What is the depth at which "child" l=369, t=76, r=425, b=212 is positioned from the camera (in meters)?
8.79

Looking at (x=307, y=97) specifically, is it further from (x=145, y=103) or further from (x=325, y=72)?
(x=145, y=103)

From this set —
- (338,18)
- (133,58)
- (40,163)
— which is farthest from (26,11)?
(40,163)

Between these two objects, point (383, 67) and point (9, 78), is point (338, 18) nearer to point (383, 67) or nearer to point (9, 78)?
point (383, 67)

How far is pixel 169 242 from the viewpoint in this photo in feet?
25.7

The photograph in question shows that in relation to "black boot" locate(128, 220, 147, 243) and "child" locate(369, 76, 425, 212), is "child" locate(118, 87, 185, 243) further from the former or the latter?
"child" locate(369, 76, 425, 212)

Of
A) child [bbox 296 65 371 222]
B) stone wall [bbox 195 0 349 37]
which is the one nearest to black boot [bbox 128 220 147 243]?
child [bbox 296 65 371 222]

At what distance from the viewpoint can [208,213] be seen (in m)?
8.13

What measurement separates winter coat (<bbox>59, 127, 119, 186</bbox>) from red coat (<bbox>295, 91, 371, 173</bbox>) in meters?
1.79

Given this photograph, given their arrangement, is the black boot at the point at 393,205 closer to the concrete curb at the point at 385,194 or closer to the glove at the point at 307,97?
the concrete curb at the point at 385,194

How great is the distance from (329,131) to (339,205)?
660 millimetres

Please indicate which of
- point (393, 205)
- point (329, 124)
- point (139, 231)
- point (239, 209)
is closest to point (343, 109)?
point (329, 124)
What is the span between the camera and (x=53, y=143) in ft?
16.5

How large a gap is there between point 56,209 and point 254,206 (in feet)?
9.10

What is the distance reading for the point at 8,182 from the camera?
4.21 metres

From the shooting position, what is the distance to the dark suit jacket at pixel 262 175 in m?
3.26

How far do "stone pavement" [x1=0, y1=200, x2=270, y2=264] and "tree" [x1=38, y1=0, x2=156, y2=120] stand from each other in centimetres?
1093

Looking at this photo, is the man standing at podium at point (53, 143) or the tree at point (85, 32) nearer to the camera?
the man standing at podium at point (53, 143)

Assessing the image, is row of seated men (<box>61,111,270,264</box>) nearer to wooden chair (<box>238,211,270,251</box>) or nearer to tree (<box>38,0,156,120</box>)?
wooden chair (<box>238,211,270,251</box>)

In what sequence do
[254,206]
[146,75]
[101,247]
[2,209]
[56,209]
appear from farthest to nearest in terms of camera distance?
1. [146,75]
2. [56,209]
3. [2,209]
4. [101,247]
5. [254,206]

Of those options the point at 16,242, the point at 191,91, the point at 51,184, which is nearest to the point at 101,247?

..........

Description of the task: Please reproduce all of the material above line for line, without any changes.

Output for this exercise:
What is the depth at which "child" l=369, t=76, r=425, b=212 is positioned from the camera (in meters)?
8.79

Looking at (x=307, y=97) specifically, is it further from (x=145, y=103) or further from (x=325, y=72)?
(x=145, y=103)

From this set —
- (338,18)
- (133,58)
- (40,163)
— which is farthest from (26,11)?
(40,163)

Between these two objects, point (383, 67) and point (9, 78), is point (338, 18) nearer to point (383, 67) or nearer to point (9, 78)?
point (383, 67)

How far is pixel 169 242 from the viewpoint in this photo in feet?
25.7

The photograph in question shows that in relation to "black boot" locate(128, 220, 147, 243) and "child" locate(369, 76, 425, 212), is "child" locate(118, 87, 185, 243) further from the former or the latter?
"child" locate(369, 76, 425, 212)

Of
A) child [bbox 296 65 371 222]
B) stone wall [bbox 195 0 349 37]
which is the one nearest to black boot [bbox 128 220 147 243]?
child [bbox 296 65 371 222]

At what distance from the viewpoint can [208,213] be seen (in m)?
8.13

What measurement separates winter coat (<bbox>59, 127, 119, 186</bbox>) from red coat (<bbox>295, 91, 371, 173</bbox>) in meters?
1.79

Given this photograph, given their arrangement, is the black boot at the point at 393,205 closer to the concrete curb at the point at 385,194 or closer to the glove at the point at 307,97?
the concrete curb at the point at 385,194

How great is the distance from (329,131) to (339,205)?
660 millimetres

Please indicate which of
- point (393, 205)
- point (329, 124)
- point (139, 231)
- point (239, 209)
is closest to point (343, 109)?
point (329, 124)
What is the span between the camera and (x=53, y=143) in ft?
16.5

How large a gap is there between point 56,209 and point 254,206 (in feet)?
9.10

What is the distance reading for the point at 8,182 from the camera?
4.21 metres

From the shooting position, what is the distance to the dark suit jacket at pixel 262 175 in m?
3.26

How far do "stone pavement" [x1=0, y1=200, x2=270, y2=264] and "tree" [x1=38, y1=0, x2=156, y2=120] stand from each other in centimetres?
1093

Looking at this photo, is the man standing at podium at point (53, 143) or the tree at point (85, 32) nearer to the camera?
the man standing at podium at point (53, 143)

Assessing the image, is row of seated men (<box>61,111,270,264</box>) nearer to wooden chair (<box>238,211,270,251</box>) or nearer to tree (<box>38,0,156,120</box>)?
wooden chair (<box>238,211,270,251</box>)

In what sequence do
[254,206]
[146,75]
[101,247]
[2,209]
[56,209]
appear from farthest to nearest in terms of camera distance?
1. [146,75]
2. [56,209]
3. [2,209]
4. [101,247]
5. [254,206]

Of those options the point at 16,242, the point at 191,91, the point at 51,184, which is nearest to the point at 101,247?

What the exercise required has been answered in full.